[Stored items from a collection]

** begin **

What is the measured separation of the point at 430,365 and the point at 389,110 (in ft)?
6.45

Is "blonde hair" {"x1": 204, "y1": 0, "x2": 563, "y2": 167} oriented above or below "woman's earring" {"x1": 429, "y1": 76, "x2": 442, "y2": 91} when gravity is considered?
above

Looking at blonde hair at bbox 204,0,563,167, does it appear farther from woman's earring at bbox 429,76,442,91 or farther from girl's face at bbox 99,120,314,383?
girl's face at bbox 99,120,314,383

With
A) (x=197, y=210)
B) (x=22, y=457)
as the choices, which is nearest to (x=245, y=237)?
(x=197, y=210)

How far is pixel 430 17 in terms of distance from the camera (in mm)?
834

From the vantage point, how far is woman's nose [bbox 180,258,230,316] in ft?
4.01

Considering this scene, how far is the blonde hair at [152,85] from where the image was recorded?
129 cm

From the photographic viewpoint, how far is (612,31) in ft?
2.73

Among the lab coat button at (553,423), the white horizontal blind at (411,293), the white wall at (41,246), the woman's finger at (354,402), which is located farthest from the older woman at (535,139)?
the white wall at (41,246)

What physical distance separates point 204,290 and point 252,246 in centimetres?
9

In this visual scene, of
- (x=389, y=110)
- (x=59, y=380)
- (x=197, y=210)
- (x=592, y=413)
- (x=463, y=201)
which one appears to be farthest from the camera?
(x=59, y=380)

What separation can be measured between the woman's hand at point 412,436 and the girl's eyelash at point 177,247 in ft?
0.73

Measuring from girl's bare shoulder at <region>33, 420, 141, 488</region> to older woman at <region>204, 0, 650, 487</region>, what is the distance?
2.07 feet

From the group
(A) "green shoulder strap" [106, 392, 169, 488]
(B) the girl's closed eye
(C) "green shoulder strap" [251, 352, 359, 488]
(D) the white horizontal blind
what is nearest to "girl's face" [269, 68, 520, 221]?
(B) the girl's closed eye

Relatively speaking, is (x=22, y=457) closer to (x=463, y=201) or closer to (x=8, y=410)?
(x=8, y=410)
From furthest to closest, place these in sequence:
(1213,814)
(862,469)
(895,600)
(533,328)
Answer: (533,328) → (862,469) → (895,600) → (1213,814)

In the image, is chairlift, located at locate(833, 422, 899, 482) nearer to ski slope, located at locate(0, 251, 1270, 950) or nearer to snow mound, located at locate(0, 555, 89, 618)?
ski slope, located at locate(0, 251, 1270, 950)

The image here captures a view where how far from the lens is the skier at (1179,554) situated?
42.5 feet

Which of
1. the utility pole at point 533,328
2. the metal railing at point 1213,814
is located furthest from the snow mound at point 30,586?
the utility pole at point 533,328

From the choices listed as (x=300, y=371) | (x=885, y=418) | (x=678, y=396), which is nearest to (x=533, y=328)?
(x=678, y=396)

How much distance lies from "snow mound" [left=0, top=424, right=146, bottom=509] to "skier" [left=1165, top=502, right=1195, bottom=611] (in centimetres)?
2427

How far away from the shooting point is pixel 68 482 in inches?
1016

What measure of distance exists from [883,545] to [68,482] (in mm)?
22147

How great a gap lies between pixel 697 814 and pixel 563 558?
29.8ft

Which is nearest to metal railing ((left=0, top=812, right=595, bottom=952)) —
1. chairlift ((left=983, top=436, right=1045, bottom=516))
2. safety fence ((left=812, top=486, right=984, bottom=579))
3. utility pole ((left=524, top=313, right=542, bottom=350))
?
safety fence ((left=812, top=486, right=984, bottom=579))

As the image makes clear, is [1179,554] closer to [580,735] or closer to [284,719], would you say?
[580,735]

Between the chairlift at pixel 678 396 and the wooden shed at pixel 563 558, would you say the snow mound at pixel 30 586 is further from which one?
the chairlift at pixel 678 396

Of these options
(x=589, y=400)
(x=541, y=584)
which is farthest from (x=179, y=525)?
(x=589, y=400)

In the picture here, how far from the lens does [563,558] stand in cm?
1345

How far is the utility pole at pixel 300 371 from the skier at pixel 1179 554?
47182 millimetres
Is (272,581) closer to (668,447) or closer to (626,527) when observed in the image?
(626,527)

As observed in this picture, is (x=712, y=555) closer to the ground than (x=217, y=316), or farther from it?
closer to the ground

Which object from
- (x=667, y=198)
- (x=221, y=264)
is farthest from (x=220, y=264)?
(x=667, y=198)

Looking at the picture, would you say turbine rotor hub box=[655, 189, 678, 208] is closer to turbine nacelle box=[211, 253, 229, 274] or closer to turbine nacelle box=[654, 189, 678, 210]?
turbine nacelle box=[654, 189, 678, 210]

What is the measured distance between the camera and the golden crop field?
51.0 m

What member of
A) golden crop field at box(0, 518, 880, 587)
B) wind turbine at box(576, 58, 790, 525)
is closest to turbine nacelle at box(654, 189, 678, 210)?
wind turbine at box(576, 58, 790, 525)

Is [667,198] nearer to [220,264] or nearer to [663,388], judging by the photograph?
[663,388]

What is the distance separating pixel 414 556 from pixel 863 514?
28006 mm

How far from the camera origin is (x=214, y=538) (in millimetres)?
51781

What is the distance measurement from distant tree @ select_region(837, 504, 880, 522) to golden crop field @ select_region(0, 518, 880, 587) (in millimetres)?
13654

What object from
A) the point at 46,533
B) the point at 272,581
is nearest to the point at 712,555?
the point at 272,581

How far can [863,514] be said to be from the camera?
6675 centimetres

** end **

→ **EXERCISE OBJECTIVE**
Give again the lines from the line holding "Is [667,198] nearer" through the close of the listing, both included, exactly as written and with nothing else.

→ **REPLY TO THE TASK**
Is [667,198] nearer to [220,264] or nearer to [663,388], judging by the photograph?
[663,388]

What is the distance separating pixel 414 556 from pixel 863 514?
28006 mm

How far from the camera origin is (x=214, y=538) (in millimetres)?
51781

What is the distance measurement from distant tree @ select_region(837, 504, 880, 522) to golden crop field @ select_region(0, 518, 880, 587) (in millimetres)?
13654

What object from
A) the point at 46,533
B) the point at 272,581
is nearest to the point at 712,555?
the point at 272,581

How far can [863,514] be said to be from the camera?
6675 centimetres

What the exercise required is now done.